#### Problem
The result should be an exact copy of the entries below, free of pictures.

#### Records shown
== Segment start ==

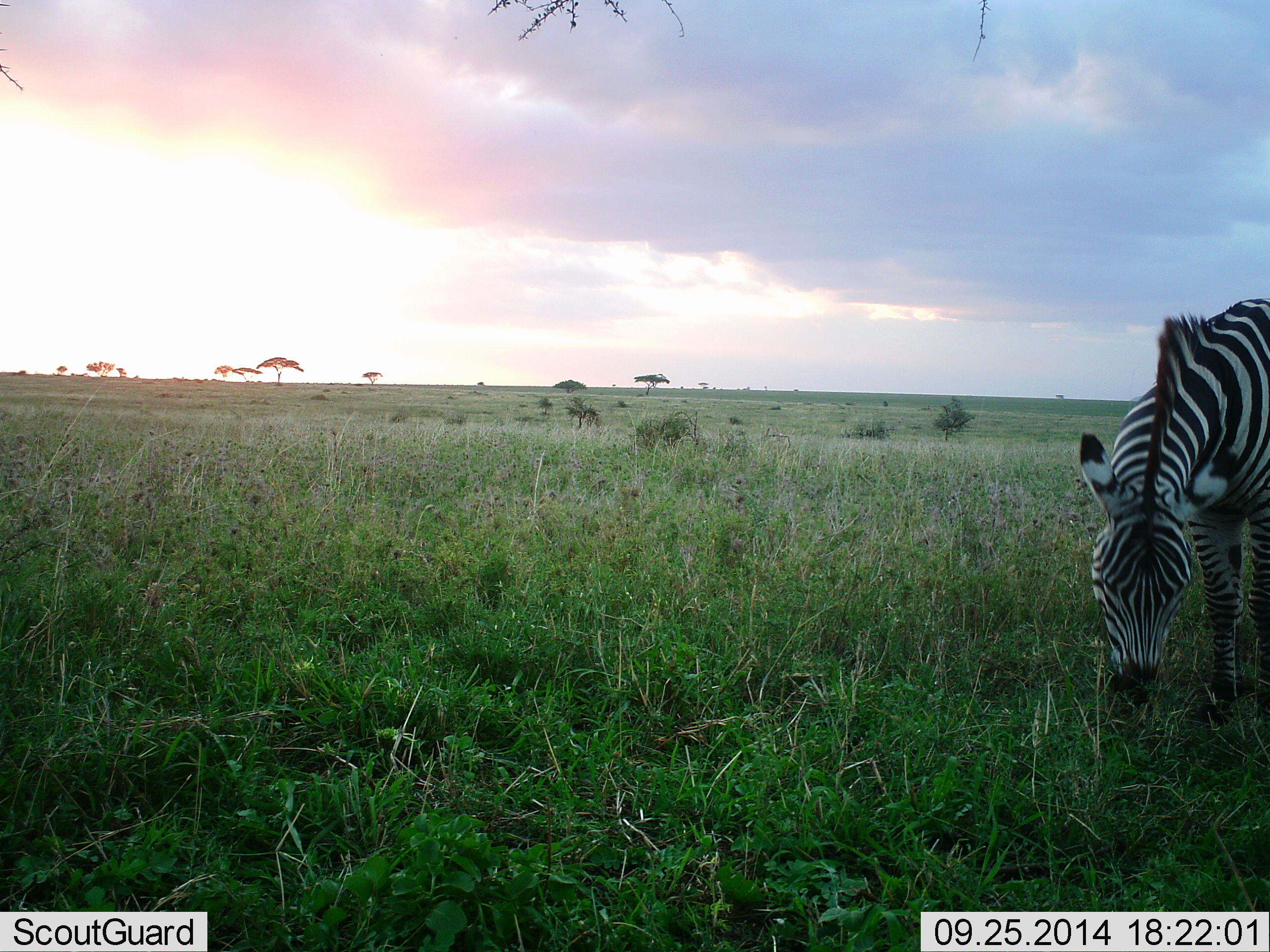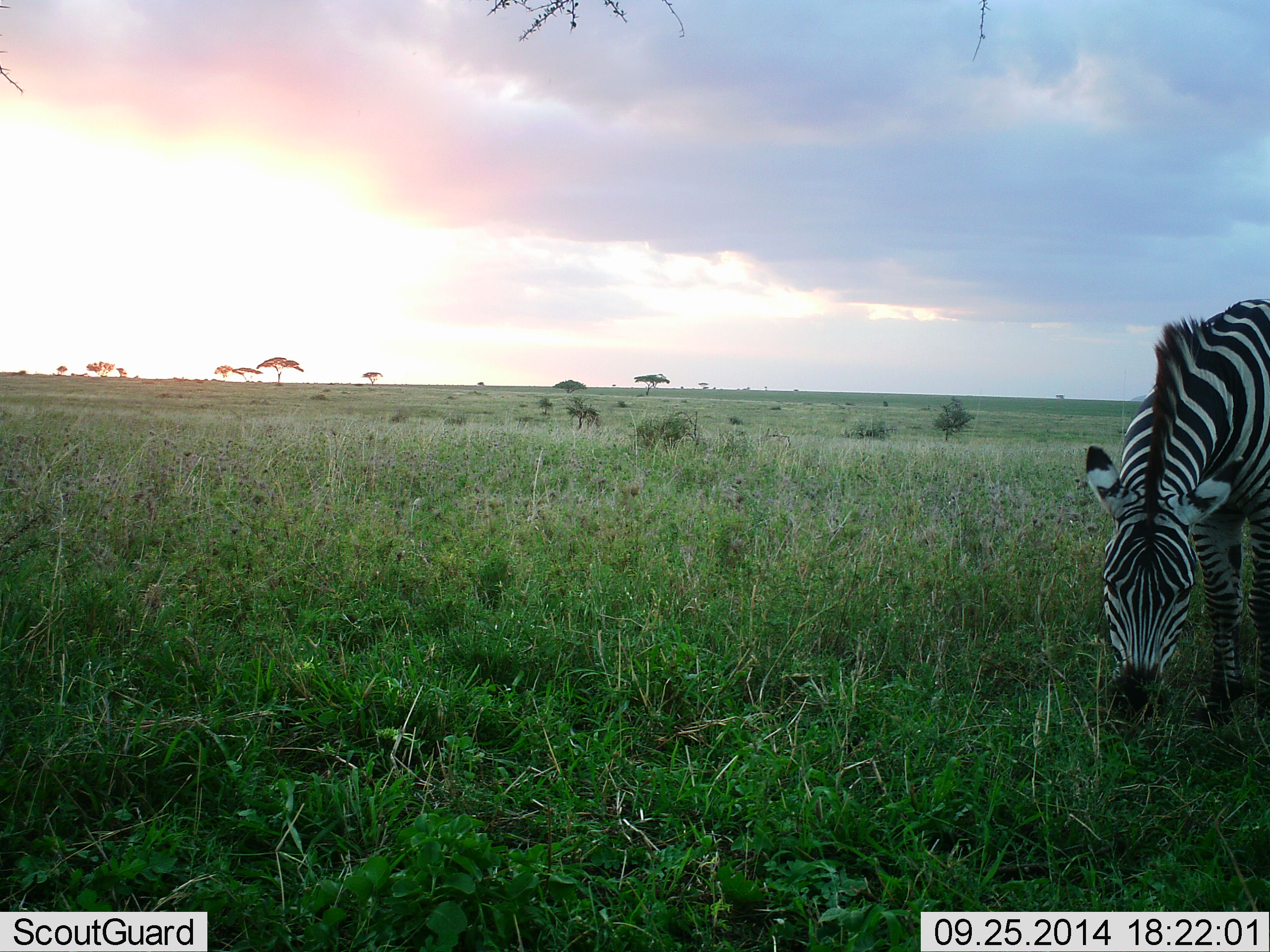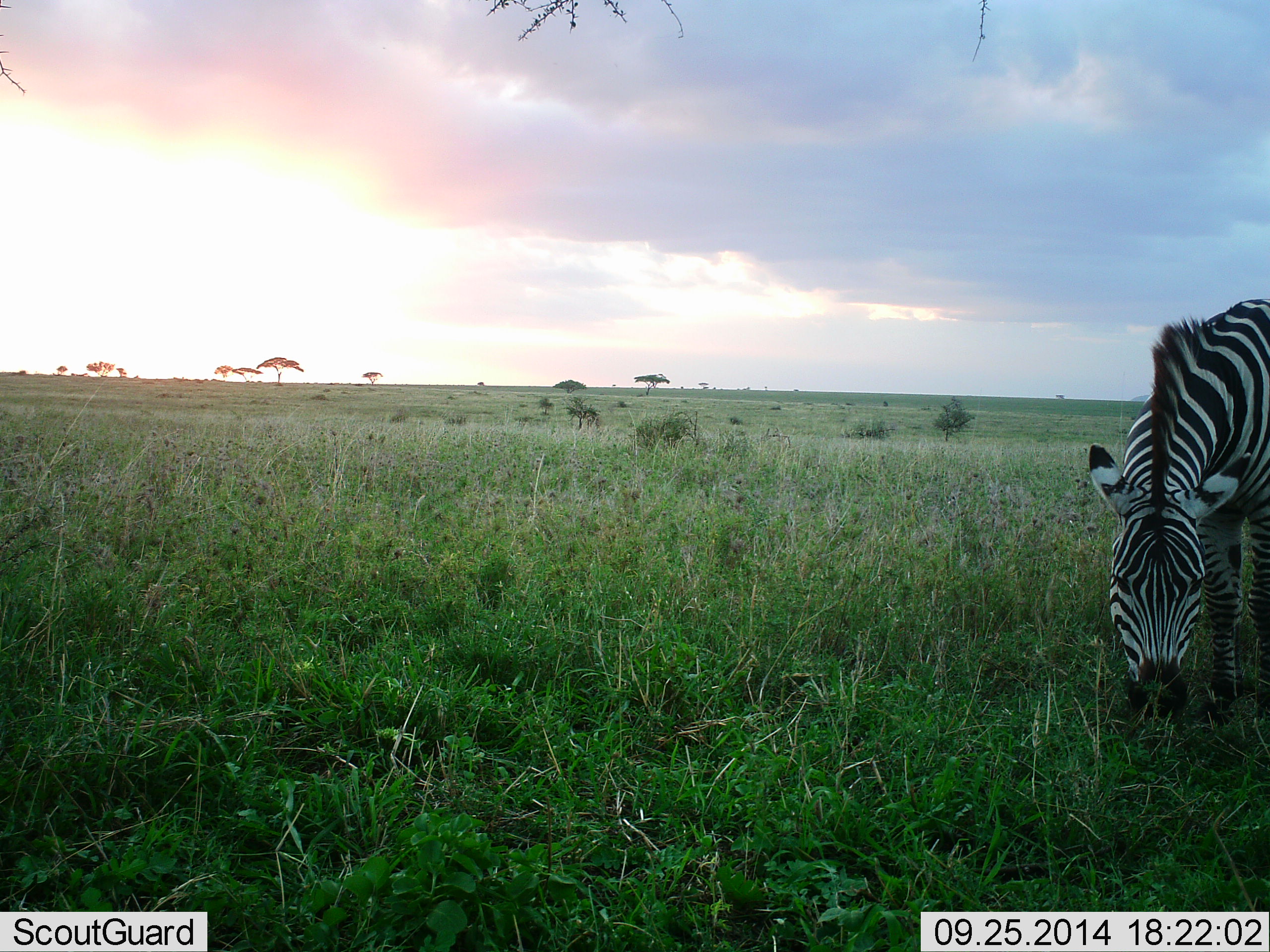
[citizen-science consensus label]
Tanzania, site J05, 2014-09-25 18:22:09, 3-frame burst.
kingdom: Animalia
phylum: Chordata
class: Mammalia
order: Perissodactyla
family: Equidae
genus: Equus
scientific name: Equus quagga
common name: plains zebra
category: zebra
Zebra (plains zebra) (Equus quagga), count 1. Behavior (volunteer vote fractions): standing 30%, resting 0%, moving 0%, interacting 0%. Young present (vote fraction): 0%. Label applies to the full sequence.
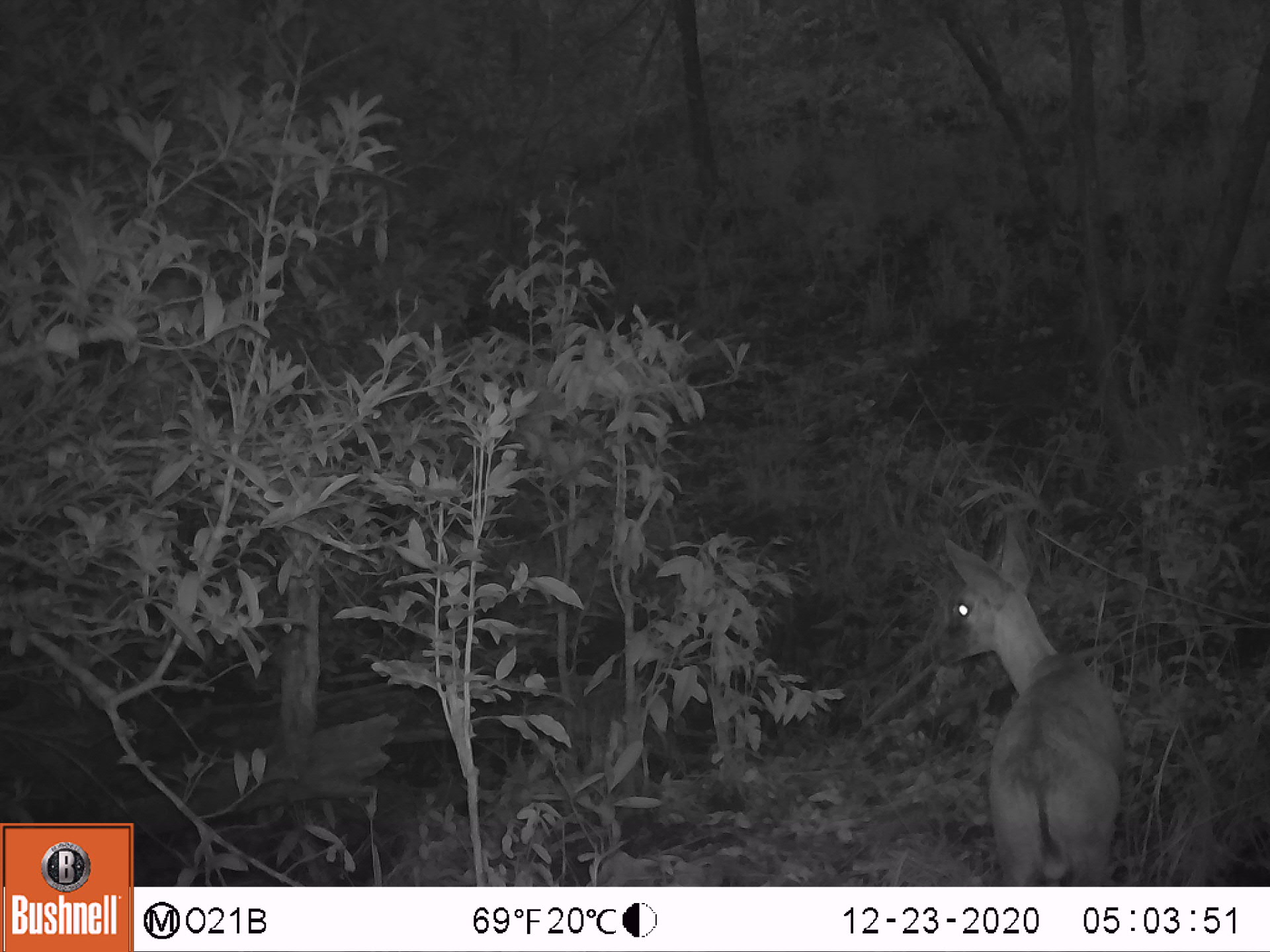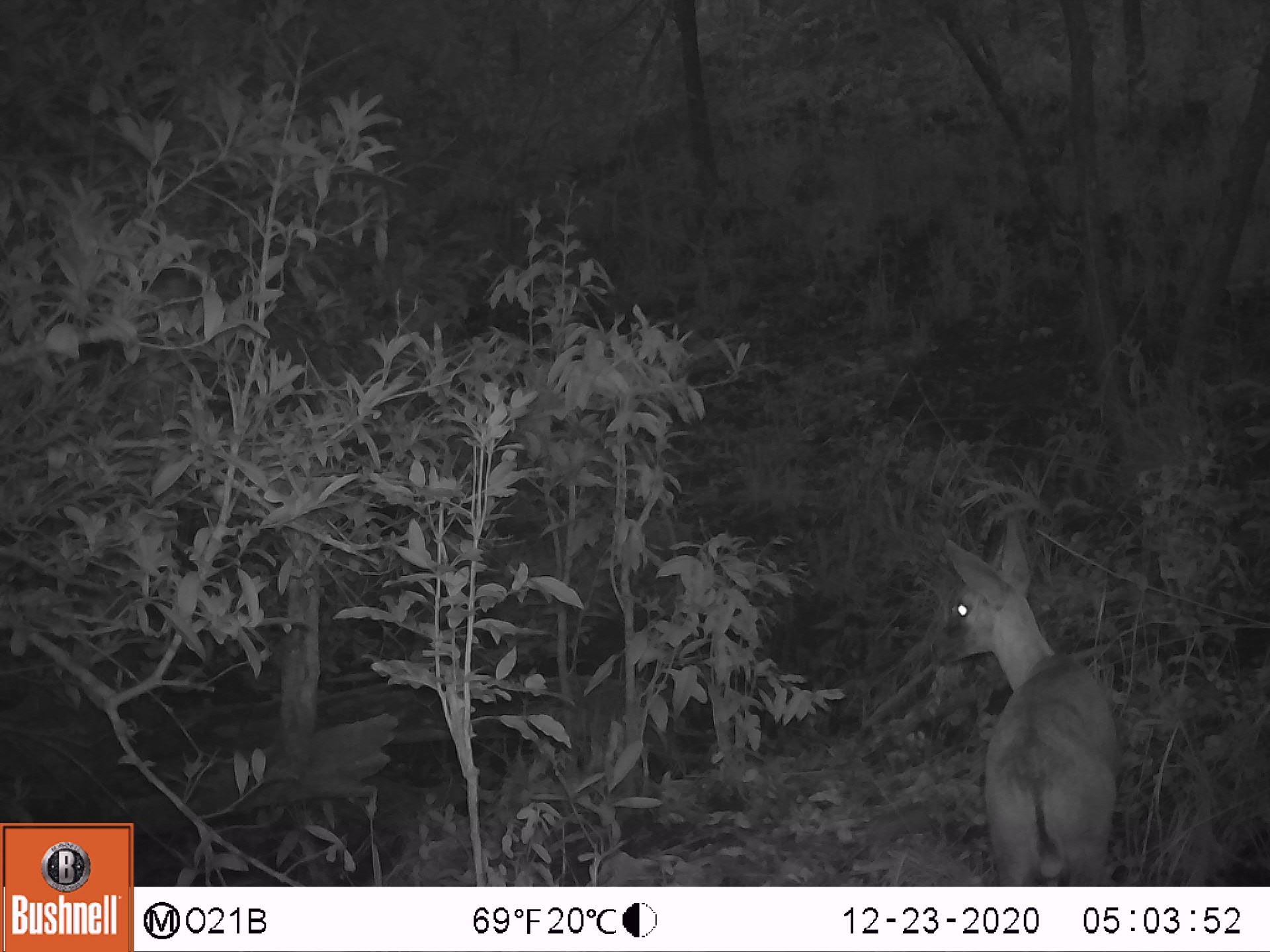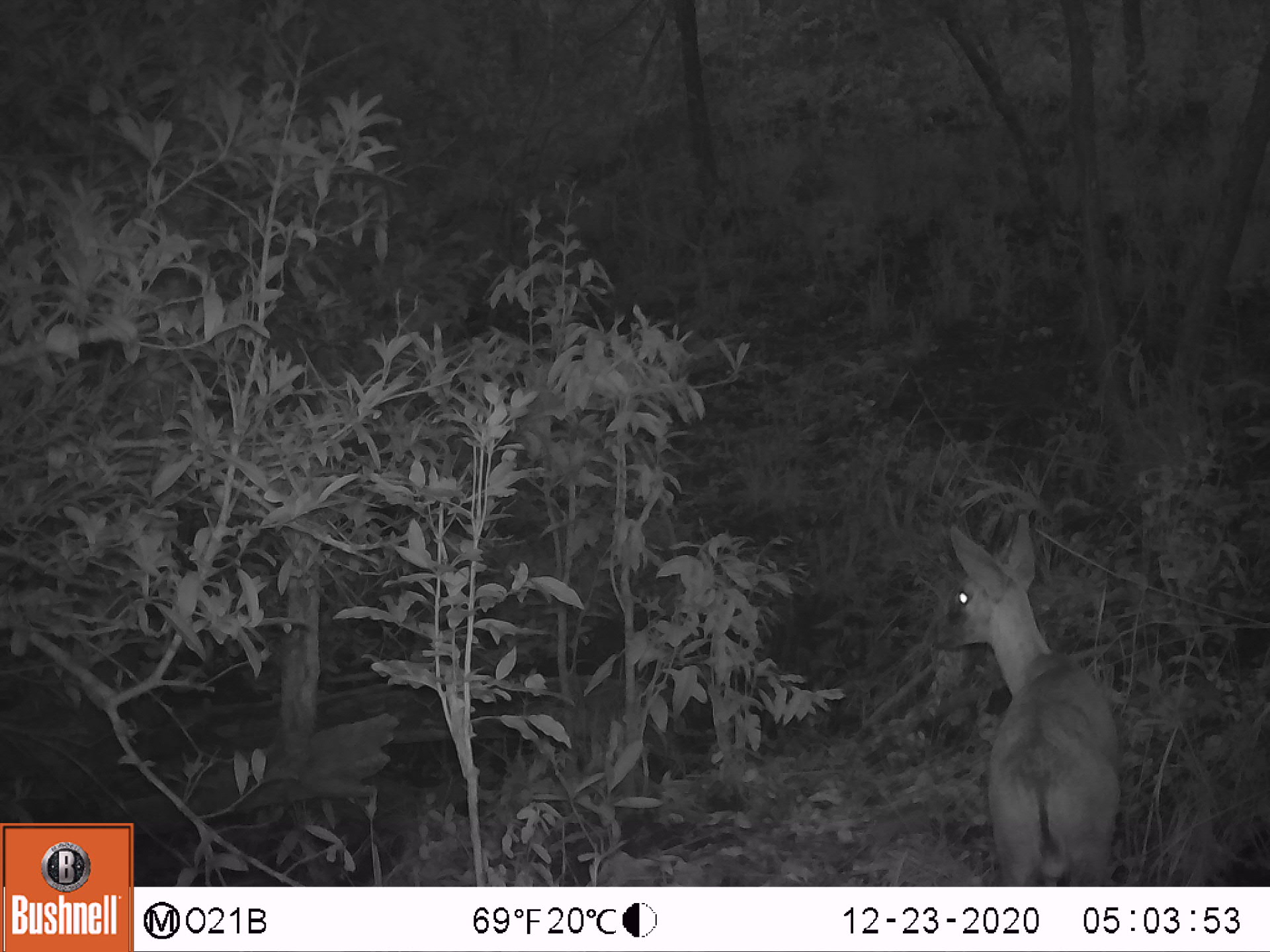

== Segment end ==

#### Your solution
[citizen-science consensus label]
Tanzania, site J05, 2014-09-25 18:22:09, 3-frame burst.
kingdom: Animalia
phylum: Chordata
class: Mammalia
order: Perissodactyla
family: Equidae
genus: Equus
scientific name: Equus quagga
common name: plains zebra
category: zebra
Zebra (plains zebra) (Equus quagga), count 1. Behavior (volunteer vote fractions): standing 30%, resting 0%, moving 0%, interacting 0%. Young present (vote fraction): 0%. Label applies to the full sequence.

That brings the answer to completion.